Послышалось осторожное покашливание. Павел увидел Осипа, взъерошенного, как видно только что проснувшегося, с мутными глазами.
— Как почивали? — сипло спросил галечник. — Может, на Клятую шахту сбегать, сказать что?
— Нет, не нужно… Почему вы в Конской Голове? Почему ничего не делаете, чтобы найти Петюшу?
— Зря это, — равнодушно возразил Осип. — Разве в Клятом логе человека найдешь! Чащоба, болота… Да он сам придет.
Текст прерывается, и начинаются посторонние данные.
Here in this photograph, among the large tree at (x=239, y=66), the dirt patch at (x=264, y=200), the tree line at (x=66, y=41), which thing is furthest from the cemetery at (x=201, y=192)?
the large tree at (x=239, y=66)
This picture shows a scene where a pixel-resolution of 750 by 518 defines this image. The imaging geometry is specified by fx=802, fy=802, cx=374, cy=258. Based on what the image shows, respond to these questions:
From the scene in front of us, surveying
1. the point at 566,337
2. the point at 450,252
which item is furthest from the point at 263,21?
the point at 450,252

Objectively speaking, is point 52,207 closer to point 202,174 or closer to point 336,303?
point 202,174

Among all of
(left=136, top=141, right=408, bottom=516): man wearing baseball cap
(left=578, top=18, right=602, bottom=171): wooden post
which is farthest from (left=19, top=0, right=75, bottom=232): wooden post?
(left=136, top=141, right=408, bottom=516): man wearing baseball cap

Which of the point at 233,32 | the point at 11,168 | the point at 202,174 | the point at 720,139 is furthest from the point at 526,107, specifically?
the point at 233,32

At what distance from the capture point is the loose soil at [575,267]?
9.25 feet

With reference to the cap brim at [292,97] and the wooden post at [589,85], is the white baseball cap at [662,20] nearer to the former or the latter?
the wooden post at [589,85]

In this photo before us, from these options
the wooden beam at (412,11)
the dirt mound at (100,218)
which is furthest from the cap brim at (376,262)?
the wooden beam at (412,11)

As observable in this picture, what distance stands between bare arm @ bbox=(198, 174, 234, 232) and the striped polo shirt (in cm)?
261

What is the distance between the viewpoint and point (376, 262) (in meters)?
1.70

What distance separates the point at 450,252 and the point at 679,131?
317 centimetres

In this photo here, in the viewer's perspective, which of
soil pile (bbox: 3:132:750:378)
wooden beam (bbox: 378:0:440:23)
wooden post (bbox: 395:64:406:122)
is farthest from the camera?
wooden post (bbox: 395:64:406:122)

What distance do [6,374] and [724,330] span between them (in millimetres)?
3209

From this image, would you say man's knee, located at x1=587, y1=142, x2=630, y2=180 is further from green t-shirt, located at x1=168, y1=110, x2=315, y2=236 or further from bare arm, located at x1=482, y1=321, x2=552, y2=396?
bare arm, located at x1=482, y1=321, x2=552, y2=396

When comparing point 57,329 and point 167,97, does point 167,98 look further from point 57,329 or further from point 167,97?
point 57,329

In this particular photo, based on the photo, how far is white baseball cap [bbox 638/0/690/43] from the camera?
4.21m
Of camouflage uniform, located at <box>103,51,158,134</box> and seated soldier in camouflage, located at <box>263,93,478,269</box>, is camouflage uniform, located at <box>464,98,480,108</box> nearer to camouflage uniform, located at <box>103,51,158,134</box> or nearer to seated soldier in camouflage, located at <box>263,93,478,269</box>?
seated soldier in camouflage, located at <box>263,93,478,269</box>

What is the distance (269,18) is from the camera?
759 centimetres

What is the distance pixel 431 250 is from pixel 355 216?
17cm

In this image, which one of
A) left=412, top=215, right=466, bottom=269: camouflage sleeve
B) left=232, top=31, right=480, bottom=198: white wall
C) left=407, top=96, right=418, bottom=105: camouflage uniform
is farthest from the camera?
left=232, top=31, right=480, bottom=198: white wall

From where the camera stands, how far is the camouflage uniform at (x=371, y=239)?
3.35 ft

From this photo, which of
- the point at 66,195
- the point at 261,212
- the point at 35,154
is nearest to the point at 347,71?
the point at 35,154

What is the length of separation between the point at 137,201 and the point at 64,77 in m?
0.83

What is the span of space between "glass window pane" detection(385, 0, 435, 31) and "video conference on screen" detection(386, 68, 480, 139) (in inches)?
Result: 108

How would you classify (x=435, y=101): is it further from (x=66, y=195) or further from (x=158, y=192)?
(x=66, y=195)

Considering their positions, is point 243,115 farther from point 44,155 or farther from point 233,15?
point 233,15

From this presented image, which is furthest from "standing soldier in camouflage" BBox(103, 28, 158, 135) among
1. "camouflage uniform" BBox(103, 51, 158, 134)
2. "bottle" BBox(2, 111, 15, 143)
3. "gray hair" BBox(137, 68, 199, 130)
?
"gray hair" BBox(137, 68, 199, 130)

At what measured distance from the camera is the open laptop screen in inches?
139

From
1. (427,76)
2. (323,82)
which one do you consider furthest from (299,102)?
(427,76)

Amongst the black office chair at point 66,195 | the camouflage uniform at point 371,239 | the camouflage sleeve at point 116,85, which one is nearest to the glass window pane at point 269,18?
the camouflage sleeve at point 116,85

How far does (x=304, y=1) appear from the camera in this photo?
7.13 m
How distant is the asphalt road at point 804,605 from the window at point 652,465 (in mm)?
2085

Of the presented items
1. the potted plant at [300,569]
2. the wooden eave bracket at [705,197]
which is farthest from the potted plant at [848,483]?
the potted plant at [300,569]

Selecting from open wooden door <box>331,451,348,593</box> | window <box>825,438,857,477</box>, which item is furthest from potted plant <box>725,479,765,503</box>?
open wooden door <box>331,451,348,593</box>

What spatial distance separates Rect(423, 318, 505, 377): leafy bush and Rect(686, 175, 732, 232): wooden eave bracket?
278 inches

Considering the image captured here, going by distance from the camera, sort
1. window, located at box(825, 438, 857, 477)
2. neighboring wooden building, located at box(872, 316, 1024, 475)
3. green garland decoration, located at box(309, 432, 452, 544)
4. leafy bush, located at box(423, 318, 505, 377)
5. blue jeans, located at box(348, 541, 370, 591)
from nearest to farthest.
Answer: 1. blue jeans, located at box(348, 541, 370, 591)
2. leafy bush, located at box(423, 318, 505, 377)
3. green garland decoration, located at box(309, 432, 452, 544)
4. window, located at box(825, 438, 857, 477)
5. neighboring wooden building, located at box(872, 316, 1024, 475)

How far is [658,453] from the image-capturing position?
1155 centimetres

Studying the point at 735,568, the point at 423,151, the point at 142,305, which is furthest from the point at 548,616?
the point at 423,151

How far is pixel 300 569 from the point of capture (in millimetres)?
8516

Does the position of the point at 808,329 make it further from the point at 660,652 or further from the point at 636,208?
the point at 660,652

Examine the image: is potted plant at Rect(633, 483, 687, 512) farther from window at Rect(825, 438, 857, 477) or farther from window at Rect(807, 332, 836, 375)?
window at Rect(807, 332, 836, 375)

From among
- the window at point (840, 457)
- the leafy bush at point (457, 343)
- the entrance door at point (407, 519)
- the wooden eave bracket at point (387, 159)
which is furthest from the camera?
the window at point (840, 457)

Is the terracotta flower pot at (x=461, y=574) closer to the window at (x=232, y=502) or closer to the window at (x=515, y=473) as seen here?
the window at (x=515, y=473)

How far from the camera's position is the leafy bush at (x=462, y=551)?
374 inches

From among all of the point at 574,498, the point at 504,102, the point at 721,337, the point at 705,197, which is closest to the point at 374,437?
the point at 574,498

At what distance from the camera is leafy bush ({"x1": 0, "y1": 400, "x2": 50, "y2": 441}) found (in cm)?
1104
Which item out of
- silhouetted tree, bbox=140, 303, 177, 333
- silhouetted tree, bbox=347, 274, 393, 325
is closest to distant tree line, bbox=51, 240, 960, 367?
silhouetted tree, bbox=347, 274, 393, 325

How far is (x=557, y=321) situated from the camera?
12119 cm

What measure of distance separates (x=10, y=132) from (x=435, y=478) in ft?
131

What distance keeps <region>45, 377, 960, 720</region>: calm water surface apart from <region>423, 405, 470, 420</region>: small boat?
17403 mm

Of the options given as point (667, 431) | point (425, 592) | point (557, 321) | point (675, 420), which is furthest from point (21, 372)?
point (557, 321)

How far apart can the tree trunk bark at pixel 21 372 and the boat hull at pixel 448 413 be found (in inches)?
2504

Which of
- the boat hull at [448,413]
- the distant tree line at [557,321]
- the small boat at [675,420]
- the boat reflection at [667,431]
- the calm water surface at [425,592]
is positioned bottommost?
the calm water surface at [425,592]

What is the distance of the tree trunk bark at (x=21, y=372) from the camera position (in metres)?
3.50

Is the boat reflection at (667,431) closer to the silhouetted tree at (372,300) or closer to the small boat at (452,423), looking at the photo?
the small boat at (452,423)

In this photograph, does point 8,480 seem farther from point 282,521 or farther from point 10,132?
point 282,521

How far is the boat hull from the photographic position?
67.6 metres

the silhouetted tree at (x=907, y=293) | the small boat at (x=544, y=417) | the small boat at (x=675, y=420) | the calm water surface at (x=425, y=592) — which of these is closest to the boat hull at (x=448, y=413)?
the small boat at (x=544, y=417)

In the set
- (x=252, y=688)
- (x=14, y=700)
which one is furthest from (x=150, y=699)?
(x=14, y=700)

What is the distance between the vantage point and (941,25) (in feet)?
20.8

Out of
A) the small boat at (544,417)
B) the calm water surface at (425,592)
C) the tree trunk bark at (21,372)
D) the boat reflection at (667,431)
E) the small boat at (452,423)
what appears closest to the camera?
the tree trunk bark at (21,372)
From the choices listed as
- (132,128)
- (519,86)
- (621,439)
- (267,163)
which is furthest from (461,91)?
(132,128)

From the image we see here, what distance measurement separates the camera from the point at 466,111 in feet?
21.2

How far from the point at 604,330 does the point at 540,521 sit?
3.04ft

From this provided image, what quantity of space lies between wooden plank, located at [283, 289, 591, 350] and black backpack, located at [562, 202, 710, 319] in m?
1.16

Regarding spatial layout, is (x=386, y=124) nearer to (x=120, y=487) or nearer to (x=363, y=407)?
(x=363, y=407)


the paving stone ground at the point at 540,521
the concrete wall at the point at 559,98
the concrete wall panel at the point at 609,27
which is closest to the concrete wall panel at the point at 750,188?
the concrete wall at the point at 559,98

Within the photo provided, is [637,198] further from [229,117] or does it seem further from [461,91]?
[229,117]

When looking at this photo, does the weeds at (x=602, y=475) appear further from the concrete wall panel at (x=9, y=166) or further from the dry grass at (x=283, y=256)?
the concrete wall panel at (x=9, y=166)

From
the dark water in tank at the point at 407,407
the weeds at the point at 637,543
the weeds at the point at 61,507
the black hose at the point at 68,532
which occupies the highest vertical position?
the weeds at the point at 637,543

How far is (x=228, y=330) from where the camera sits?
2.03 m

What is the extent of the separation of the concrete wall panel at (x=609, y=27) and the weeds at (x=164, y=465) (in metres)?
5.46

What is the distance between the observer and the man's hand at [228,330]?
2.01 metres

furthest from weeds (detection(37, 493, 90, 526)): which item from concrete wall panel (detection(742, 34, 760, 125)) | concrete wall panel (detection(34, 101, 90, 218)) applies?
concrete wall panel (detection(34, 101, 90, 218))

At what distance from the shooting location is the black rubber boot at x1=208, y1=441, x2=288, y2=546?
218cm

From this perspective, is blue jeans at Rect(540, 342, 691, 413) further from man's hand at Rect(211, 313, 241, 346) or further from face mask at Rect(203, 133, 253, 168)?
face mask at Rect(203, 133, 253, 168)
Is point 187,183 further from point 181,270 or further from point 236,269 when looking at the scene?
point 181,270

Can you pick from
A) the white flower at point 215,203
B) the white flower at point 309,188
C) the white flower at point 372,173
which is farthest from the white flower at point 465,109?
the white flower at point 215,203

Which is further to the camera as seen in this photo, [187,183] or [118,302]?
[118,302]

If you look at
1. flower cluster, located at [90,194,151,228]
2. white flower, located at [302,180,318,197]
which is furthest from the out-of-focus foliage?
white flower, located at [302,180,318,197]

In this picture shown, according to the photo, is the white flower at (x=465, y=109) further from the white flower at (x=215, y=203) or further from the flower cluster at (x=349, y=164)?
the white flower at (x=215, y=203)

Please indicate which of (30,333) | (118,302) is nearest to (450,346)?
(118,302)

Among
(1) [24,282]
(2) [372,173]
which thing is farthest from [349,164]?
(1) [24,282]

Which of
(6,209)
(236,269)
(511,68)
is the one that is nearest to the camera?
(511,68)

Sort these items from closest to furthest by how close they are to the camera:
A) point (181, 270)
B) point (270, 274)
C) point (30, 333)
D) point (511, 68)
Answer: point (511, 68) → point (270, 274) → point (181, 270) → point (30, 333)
Бывало уж так — ходит-ходит невесть где, да и придет. Верно, в Баженовку забежал.
— Почему же вы не пойдете в Баженовку? Может быть, он там.
— Пустой-то не пойдешь, — пробормотал Осип. — Пойдешь туда, а харчей-то нет.
— Куда девалось все то, что Петюша получил на шахте?
— Что съели, а что он унес.
— А ботинки?.. Почему на вас опорки? Где новые ботинки? Продали?
Не дождавшись ответа от Осипа, тупо смотревшего в землю, Павел достал деньги:
— Возьмите и ступайте в Баженовку. Тут хватит на харчи. Найдете или не найдете Петюшу, немедленно возвращайтесь назад.
Снова смутная, беспокойная дрема, снова мысль, которую он гнал от себя и которая упорно возвращалась: «Кто, зачем все это делает, кто и зачем так вцепился в Клятую шахту?»
Послышался голос: «Здравствуйте, Павел Петрович!» Он открыл глаза и увидел братьев Первухиных, сидевших на плоском валуне, с берданками между коленями. Румяные от свежего воздуха и быстрой ходьбы, они присели отдохнуть.
— Куда собрались, товарищи?
— На сенокос Никита Федорович отпустил, — ответил Василий. — Как себя чувствуете, товарищ начальник?